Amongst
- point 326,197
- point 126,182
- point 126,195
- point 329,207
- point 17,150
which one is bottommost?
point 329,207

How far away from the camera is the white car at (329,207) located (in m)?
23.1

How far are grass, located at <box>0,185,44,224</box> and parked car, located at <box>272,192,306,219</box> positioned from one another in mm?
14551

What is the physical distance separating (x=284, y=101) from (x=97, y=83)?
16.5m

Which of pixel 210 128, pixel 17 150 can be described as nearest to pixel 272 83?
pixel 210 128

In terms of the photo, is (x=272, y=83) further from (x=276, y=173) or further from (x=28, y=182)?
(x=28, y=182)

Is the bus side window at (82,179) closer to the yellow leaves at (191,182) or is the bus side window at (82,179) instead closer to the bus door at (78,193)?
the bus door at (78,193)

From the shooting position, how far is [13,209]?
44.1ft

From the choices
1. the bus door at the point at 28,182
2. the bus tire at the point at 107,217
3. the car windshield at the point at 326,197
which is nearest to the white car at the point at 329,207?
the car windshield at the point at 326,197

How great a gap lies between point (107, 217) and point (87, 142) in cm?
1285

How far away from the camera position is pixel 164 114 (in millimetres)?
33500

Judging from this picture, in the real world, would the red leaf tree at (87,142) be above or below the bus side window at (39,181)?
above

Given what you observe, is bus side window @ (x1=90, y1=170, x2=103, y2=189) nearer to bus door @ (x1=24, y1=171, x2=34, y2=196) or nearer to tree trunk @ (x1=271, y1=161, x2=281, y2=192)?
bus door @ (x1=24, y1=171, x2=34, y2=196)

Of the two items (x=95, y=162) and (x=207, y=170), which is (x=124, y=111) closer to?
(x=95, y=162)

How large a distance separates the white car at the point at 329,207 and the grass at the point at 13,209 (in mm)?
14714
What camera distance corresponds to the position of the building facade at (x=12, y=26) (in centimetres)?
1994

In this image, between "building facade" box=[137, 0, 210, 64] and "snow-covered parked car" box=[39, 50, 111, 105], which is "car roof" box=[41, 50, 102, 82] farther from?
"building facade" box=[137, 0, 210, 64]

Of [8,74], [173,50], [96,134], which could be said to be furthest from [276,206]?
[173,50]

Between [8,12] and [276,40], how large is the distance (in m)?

_EXERCISE OBJECTIVE:_ Copy out every line of the data above, exactly as given.

_FULL OUTPUT:_
Amongst
- point 326,197
- point 126,182
- point 126,195
- point 329,207
- point 17,150
which one is bottommost?
point 329,207

How far away from the camera is the white car at (329,207) located (in m)?
23.1

How far are grass, located at <box>0,185,44,224</box> and parked car, located at <box>272,192,306,219</box> positioned from one another in mm?
14551

What is the physical distance separating (x=284, y=101) from (x=97, y=83)?
16.5m

Which of pixel 210 128, pixel 17 150 can be described as nearest to pixel 272 83?
pixel 210 128

In terms of the photo, is (x=272, y=83) further from (x=276, y=173) or further from (x=28, y=182)?
(x=28, y=182)

Is the bus side window at (82,179) closer to the yellow leaves at (191,182) or is the bus side window at (82,179) instead closer to the bus door at (78,193)?
the bus door at (78,193)

From the shooting position, how far is [13,209]?
44.1ft

From the choices
1. the bus door at the point at 28,182
2. the bus tire at the point at 107,217
3. the car windshield at the point at 326,197
which is nearest to the white car at the point at 329,207?
the car windshield at the point at 326,197

How great a gap lies between point (107, 217) and point (87, 142) in cm?
1285

How far away from the camera position is pixel 164 114 (in millimetres)?
33500

Judging from this picture, in the real world, would the red leaf tree at (87,142) be above or below the bus side window at (39,181)?
above

Given what you observe, is bus side window @ (x1=90, y1=170, x2=103, y2=189) nearer to bus door @ (x1=24, y1=171, x2=34, y2=196) or nearer to tree trunk @ (x1=271, y1=161, x2=281, y2=192)?
bus door @ (x1=24, y1=171, x2=34, y2=196)

Of the two items (x=95, y=162) and (x=207, y=170), which is (x=124, y=111) closer to?
(x=95, y=162)

How large a distance separates the white car at the point at 329,207 and the grass at the point at 13,209 (in mm)?
14714
What camera distance corresponds to the position of the building facade at (x=12, y=26) (in centimetres)?
1994

In this image, between "building facade" box=[137, 0, 210, 64] and "snow-covered parked car" box=[39, 50, 111, 105], which is "car roof" box=[41, 50, 102, 82] farther from?
"building facade" box=[137, 0, 210, 64]

Of [8,74], [173,50], [96,134], which could be said to be furthest from [276,206]?
[173,50]

Between [8,12] and [276,40], how large is the distance (in m)?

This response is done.